Do you know if you can have too many htaccess rules?
It all depends on what kind of rules they are. If they are redirect rules, then yes. If they are not set up properly it can cause a redirect loop, also a lot of unnecessary redirects can really slow down the site. A lot of .htaccess rules also makes it harder to keep the code organised. Are you experiencing any issues with your htaccess file?
I was looking to block everything except USA based IP addresses. I found a list of USA IP ranges. It was about 50k allow lines though.
Oh those are the rules you were referring to , then I misunderstood you. I would highly suggest that you do not do that. Each visitors IP would have to go through the whole .htaccess list which would take a long time to load, it could even cause load spikes on the server.

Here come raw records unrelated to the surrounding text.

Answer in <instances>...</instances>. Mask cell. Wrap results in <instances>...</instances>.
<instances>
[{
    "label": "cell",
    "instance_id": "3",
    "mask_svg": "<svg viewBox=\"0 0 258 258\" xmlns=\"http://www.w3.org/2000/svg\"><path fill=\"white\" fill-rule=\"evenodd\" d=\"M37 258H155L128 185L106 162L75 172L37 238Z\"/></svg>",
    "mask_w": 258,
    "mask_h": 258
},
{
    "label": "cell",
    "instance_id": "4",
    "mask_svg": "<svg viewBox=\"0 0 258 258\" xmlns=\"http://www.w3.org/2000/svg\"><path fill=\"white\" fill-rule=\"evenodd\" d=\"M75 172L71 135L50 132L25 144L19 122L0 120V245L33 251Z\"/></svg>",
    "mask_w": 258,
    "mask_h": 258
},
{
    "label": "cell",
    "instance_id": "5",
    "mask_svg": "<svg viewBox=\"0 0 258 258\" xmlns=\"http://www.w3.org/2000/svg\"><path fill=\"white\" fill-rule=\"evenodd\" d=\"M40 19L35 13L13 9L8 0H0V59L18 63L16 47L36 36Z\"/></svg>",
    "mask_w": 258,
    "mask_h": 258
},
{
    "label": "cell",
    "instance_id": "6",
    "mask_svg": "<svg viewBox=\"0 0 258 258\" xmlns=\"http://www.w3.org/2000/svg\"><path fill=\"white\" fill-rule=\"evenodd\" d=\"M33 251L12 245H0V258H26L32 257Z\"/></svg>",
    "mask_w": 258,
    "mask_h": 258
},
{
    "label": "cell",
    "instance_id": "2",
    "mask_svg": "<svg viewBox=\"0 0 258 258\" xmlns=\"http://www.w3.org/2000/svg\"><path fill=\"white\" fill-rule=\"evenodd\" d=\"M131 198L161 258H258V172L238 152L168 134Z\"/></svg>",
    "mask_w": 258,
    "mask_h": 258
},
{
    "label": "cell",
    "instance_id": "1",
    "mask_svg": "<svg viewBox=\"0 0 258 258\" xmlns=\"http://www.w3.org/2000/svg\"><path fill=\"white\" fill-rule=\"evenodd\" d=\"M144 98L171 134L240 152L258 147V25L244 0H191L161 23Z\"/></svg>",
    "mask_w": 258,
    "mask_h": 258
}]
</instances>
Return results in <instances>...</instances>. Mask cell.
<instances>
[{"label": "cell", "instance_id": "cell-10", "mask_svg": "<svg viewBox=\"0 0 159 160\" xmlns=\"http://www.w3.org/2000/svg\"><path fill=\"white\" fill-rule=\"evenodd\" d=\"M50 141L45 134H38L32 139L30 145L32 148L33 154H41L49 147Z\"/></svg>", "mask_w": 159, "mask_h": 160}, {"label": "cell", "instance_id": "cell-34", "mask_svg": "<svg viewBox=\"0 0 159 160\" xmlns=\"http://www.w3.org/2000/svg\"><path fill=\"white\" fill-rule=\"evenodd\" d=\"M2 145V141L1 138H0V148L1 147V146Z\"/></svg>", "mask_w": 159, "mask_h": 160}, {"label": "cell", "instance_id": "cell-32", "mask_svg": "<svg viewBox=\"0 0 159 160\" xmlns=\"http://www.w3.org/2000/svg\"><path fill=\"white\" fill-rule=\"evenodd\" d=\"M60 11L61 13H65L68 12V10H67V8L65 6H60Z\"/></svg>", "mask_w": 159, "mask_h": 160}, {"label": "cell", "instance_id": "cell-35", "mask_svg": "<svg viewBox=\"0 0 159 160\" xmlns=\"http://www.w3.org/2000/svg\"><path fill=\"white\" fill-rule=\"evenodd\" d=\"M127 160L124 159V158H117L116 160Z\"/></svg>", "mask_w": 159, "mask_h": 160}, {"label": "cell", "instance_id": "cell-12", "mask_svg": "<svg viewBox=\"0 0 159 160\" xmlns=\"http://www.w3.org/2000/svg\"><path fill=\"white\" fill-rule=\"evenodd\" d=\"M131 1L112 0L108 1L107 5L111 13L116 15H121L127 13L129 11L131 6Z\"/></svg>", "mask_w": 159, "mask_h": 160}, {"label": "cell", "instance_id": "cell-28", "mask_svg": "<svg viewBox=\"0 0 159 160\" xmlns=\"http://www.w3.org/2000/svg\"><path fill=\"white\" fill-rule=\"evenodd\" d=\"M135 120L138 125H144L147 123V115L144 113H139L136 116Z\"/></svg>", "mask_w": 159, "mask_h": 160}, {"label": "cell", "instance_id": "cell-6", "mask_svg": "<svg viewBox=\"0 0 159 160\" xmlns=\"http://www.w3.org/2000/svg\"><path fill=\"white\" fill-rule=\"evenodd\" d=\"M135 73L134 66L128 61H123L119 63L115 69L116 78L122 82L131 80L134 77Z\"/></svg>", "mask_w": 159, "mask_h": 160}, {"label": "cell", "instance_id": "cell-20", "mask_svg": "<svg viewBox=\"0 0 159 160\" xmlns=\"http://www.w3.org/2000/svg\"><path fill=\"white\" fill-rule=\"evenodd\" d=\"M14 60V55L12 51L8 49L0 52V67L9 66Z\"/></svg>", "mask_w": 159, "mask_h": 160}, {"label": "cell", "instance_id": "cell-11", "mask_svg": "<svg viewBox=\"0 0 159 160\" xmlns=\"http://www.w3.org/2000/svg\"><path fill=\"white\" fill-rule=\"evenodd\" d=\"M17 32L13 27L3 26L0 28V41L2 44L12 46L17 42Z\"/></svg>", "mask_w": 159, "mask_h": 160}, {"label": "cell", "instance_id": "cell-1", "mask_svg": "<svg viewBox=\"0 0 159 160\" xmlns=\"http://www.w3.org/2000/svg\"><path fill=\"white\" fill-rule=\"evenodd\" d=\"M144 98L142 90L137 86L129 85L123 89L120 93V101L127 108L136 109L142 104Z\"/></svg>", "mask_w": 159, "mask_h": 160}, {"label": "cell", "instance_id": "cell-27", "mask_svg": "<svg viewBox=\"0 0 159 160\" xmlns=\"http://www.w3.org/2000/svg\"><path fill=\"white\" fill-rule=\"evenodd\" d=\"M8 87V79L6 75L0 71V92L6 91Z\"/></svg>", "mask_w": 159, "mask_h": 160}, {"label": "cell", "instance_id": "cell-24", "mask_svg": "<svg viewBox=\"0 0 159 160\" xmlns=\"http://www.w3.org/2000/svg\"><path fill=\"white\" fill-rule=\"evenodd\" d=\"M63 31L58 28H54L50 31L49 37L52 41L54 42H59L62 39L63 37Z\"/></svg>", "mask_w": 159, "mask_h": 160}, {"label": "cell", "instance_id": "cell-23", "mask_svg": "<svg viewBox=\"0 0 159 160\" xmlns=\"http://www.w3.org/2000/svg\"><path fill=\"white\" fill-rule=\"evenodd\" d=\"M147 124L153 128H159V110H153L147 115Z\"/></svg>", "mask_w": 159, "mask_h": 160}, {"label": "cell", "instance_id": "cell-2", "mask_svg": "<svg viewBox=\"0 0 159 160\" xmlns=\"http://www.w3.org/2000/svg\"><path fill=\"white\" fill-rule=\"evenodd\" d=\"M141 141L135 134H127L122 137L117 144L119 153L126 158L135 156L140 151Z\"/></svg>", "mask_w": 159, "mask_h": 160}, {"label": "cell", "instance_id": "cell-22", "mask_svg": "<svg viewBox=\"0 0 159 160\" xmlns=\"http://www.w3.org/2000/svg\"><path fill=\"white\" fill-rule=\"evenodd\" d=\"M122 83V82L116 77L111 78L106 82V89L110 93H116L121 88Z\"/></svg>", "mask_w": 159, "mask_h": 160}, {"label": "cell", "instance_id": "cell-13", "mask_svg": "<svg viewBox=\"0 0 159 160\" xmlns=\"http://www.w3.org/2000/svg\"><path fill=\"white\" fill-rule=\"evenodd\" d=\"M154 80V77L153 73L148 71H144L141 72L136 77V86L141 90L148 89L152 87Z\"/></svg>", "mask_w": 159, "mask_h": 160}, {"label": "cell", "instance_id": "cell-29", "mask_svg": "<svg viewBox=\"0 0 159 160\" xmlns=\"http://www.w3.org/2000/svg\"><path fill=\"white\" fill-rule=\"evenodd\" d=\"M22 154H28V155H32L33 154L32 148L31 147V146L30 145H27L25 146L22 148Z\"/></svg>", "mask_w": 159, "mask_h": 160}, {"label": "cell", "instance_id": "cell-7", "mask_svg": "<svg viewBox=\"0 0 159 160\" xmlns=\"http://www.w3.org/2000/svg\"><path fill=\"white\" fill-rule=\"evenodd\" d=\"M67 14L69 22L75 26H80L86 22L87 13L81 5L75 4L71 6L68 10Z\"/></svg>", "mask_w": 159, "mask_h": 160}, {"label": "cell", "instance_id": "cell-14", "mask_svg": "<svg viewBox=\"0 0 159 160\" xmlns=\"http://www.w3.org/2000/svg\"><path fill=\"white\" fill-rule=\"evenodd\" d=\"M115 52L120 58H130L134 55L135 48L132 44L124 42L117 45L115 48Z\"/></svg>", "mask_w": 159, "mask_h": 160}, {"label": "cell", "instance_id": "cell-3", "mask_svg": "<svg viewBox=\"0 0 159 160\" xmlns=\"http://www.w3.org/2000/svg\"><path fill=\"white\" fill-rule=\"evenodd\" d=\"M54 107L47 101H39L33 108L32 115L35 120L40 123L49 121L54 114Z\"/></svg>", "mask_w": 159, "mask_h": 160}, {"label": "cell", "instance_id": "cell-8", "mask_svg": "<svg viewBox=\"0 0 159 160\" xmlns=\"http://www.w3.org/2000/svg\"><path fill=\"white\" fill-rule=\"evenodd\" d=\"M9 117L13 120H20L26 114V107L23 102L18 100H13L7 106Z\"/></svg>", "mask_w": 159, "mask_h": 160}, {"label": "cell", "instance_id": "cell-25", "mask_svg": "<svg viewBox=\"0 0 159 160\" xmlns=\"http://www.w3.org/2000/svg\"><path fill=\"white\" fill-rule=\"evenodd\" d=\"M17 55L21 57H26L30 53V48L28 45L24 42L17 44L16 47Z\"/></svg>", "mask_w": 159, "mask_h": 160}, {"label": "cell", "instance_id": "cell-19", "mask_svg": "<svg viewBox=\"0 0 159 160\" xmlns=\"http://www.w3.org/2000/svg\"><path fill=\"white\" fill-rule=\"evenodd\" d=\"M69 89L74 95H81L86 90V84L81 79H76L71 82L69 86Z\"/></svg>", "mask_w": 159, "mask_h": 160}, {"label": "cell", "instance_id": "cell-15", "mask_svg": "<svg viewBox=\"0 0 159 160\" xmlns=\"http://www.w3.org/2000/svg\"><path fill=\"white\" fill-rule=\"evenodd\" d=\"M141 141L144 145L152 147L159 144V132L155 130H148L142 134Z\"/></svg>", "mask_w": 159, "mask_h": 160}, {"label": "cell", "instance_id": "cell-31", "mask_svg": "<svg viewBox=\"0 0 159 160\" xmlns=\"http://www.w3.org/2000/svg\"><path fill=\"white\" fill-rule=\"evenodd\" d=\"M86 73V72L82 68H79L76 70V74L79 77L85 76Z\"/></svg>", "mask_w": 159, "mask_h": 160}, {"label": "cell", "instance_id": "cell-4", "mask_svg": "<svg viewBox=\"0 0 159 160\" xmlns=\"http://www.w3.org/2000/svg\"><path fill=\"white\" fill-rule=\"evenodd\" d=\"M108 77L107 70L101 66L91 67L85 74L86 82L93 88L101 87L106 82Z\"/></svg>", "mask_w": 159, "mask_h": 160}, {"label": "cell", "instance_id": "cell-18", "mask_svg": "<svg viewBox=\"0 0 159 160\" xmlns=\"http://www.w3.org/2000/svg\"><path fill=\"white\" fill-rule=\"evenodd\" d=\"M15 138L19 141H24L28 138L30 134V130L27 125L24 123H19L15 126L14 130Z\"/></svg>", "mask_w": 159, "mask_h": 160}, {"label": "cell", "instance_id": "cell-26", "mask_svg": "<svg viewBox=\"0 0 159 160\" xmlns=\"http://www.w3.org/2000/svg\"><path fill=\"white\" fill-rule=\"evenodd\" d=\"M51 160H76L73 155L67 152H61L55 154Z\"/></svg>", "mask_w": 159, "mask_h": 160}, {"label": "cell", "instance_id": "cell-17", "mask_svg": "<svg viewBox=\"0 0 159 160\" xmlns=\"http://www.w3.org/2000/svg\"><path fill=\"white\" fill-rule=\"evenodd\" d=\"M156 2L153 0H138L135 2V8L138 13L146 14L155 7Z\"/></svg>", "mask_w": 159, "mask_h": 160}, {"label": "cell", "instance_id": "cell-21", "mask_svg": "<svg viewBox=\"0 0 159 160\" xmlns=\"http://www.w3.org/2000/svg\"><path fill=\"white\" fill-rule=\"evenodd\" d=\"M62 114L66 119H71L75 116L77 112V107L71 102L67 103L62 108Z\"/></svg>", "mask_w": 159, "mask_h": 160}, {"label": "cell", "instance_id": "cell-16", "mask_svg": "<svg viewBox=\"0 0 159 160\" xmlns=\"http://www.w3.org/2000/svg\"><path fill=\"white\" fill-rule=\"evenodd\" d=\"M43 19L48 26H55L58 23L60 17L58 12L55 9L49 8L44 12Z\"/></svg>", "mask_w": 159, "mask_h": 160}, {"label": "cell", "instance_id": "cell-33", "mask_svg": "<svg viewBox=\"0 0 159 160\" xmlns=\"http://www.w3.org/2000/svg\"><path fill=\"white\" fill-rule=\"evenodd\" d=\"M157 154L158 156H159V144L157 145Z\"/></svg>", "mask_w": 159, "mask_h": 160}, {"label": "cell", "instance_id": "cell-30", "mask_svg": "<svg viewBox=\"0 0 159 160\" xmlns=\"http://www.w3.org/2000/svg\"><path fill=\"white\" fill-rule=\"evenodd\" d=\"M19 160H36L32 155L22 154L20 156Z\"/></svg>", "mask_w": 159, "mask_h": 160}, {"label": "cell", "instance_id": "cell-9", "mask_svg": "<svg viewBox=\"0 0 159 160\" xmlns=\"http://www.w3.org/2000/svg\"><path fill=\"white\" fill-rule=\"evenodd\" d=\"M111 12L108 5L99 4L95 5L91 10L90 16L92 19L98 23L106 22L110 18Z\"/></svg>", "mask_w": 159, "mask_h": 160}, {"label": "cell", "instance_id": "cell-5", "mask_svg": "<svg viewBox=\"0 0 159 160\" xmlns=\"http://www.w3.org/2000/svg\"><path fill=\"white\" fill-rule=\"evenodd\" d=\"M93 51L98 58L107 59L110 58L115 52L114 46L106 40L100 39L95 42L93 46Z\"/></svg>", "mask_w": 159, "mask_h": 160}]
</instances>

What you could do, is just block the usual countries that are causing trouble in the firewall, like China, Russia, Ukraine, France. The CSF has a geoIP feature which would allow us to set this up in a simple way and server wide.
Okay good to know, thanks. I was looking to block login attempts to wp-admin via htaccess and wondered what the best way to block whole countries is here? Do you think the firewall is best option rather than htaccess rule?
It would be best yes. We can also set up a .htaccess rule that would deny wp-admin access to everyone but your IP, or to everyone but your and your developers IP. That would be even better.
Some of my users IP address changes though and I was looking for geo location option. Does this need to be added via firewall then?
Yes, but I would suggest that we don't deny everyone but the US. I suggest that we only deny the few I stated above.